RESENHA: Jaqueta Branca - Herman Melville

"A lei não foi feita para o capitão!"


          No fim da década de 1840, Herman Melville colecionava uma série de viagens marítimas malsucedidas e dívidas, muitas dívidas. Inspirando-se em sua mais recente aventura, isto é, o alistamento na marinha americana e os dissabores que vivenciou a bordo de um navio de guerra, decidiu escrever, em 1850, "Jaqueta Branca". O livro, romanceado, é uma espécie de manifesto em defesa dos direitos humanos daqueles que serviam a marinha americana. A obra narra a volta para casa da fragata Neversink, do Pacífico para a Costa Leste dos EUA, passando pelo temido Cabo Horn e com direito a uma longa escala no Rio de Janeiro, onde recebe a ilustre visita de D. Pedro II.

          Este é um relato nu e cru do que era a viver a bordo de um navio de guerra no século XIX. O despotismo dos capitães, a crueldade e a humilhação dos castigos impostos, a rotina de trabalho exaustiva, o sono e a alimentação irregulares, as arriscadas "cirurgias" as quais os marujos eram submetidos, a exposição ao clima inóspito, etc.. Melville não alivia em nenhum momento e deixa tudo escancarado aqui. As denúncias, baseadas em suas próprias experiências, não só configuram um fiel retrato da época como ainda conversam com temas como imperialismo, reformismo e liberdade.


          Se lembra daquelas longas passagens sobre navios e baleias em "Moby Dick"? Pois é, o mesmo acontece aqui. Melville se entrega a longas digressões e, em diversos momentos, nem parece que estamos diante de um romance, mas sim de um livro de não ficção. Mas, diferente do que acontece no romance mais famoso, "Jaqueta Branca" não prende tanto.
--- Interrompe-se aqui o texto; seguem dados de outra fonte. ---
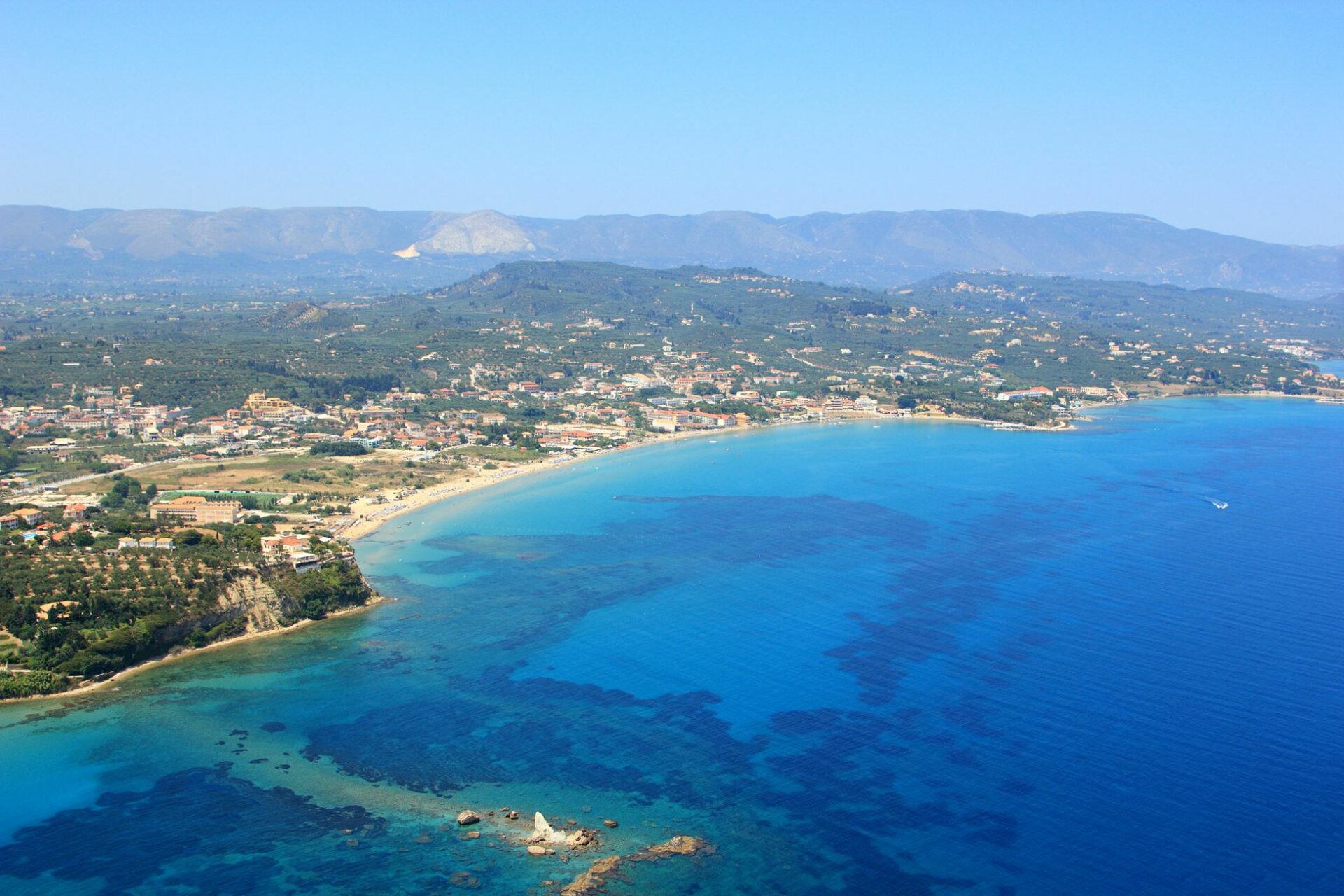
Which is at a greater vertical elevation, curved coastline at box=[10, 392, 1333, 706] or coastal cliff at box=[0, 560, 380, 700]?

Ao longo da narrativa quase não há desenvolvimento de personagens e reviravoltas, são vários causos sendo contados pelo alter ego de Melville, o marujo que dá título ao livro. O protagonista aqui é o próprio Nerversink e o foco são mesmo as denúncias. Junta-se a isso as longas e inúmeras notas de rodapé sobre fatos históricos e termos náuticos que a edição traz e temos como resultado uma leitura extremamente lenta e burocrática.

          Por essas e outras, não é um livro que eu recomendaria para leitores de primeira viagem. Mas, caso já tenha lido "Moby Dick", a coisa já muda de figura. Ao longo da narrativa é possível perceber alguns prenúncios do Capitão Ahab e, em meio a suas digressões, Melville às vezes se entrega a devaneios e reflexões sobre a vida, a morte e essas coisas que o mar nos faz pensar. Inclusive, o romance fecha com uma linda analogia da vida a bordo do Nerversink e a condição humana.

          Em resumo, é um livro que, se você já está acostumado com a escrita, irá gostar. Caso contrário, há grande chance de achar maçante. Melville até se permite alguns raros momentos de humor aqui e ali, o que pouco ajuda em tornar a leitura mais fluida, mas talvez a pressa em lançar o romance, por conta de sua delicada situação financeira, tenha cobrado o seu preço. É uma obra que, se melhor lapidada, poderia render uma experiência de leitura mais agradável. Como manifesto em defesa da marujada, funciona. Como romance, deixa um pouco a desejar.